This time A Conversation with… tracked down Charles Robert Simmons II, from our 8th graduating class, at Big Fish Games.
- Tell me about what you are doing now in the Games Industry
I’m a Game Tester at Big Fish Games. I currently work on the Release QA team. Our main job is to do compliance testing on 3rd party US titles and 1st and 3rd party international titles. From time to time we’ll be pulled off our main jobs and help out other teams clear out their back logs. We’ve done ESRB testing, helped out with various Free 2 Play initiatives and being some of the first to see games in development and giving feedback on them.
- How has this changed since you graduated?
Quite a bit actually. When I started I was working on a project that were porting our Java games to Flash. It was a fun small team environment where I could talk directly to the devs when we found bugs and we all worked really hard push out high quality games. Then we shifted gears to social games on Facebook so I was primarily a UX/UI tester on a project called Treasure Quest while supplying support for other initiatives that we had at the time. After that project ended I bounced around the PC/Mac side of things before landing in my current role in Release QA.
- Can you describe a typical day in your office?
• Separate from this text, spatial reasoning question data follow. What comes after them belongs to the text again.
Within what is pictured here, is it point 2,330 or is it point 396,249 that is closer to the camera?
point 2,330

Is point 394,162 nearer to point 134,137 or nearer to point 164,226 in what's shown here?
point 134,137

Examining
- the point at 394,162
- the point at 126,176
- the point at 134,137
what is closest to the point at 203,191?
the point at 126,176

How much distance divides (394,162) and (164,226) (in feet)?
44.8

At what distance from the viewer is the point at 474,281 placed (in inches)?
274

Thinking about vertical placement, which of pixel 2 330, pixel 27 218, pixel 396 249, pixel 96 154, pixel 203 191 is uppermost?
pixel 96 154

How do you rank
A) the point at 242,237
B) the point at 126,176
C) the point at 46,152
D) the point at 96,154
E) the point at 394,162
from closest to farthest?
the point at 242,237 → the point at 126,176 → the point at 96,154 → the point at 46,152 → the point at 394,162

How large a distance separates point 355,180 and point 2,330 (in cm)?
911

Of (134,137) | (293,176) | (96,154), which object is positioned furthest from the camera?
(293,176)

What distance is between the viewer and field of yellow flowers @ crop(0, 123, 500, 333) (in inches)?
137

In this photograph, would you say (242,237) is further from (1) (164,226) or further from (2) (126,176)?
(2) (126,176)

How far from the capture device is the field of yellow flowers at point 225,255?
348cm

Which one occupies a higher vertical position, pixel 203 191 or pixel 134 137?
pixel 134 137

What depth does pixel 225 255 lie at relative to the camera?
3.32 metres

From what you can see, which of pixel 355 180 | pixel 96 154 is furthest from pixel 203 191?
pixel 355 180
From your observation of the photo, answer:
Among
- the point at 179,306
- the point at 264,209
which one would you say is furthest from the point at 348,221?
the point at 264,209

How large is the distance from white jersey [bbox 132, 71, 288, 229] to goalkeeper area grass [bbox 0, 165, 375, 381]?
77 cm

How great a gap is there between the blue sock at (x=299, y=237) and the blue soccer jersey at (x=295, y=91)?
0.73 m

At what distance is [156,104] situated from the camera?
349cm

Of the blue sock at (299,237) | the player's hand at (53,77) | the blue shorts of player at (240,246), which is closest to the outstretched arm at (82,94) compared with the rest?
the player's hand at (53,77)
When I come in I’m either finishing another project from the previous day or starting on a new one. Release QA as evolved into a jack of all trades group that helps out with other teams in the office as well as our core job since I first started. Most days I’m given a game that’s in English, German, French or Japanese and we do a combination of compliance and ad-hoc testing on these titles. This means I have to check them against various test cases on multiple systems while doing ad-hoc to see if anything was missed or botched in translation. At the end of the day I’m usually tasked with making sure any of the remainder of games going out that day pass their final check list.
- What’s the most fun thing you get to do? What’s the most stressful/challenging?
I get to see a variety of our games in different formats. Due to our teams size I’ve been able to give feedback on games in beta stages, see how the ESRB process works, and being exposed to different languages on a daily basis. What can be challenging is when we have to play games with very ambiguous directions and not terribly polished game play and decern if the game is working correctly or if its just a bug.
- What games are you playing right now, and what elements have impressed you?I’ve been playing Pokemon Alpha Sapphire, specifically the VGC meta game. What impresses me about the game is Pokemon have the tools at their disposal to defend and defeat even the crazies of strategies with the right amount of time and preparation. Its a game where knowing the nuances of how the game works better than your opponent can be the leg up one needs to get a leg up and be victorious.
- What are some trends you see in upcoming games?I see using interactivity to expand the way we tell stories. Seeing games like Life is Strange and The Walking Dead series for Telltale; I suspect we’re going to find deeper ways to interact with the medium. I can’t wait to see what developers do with the Microsoft Hololens once its released.
- What do you feel was the most valuable skill that you learned in the Game Design program at VFS?I learned to look at games more holistically because of the program. It has allowed me to take time and try to consider all the parts of the game that might be affected by small changes and making sure that these changes actually make sense in the grand scheme of the project and not just my personal feelings.
- If you could give a current student in Game Design some advice, what would it be?
When it comes to your final project, think about scope, scope and more scope. It’s supposed to show that you have mastery of the concepts you’ve learned though your time there. Make sure it does that and is succinct.
Thanks for the update Charles, best of luck with Big Fish Games!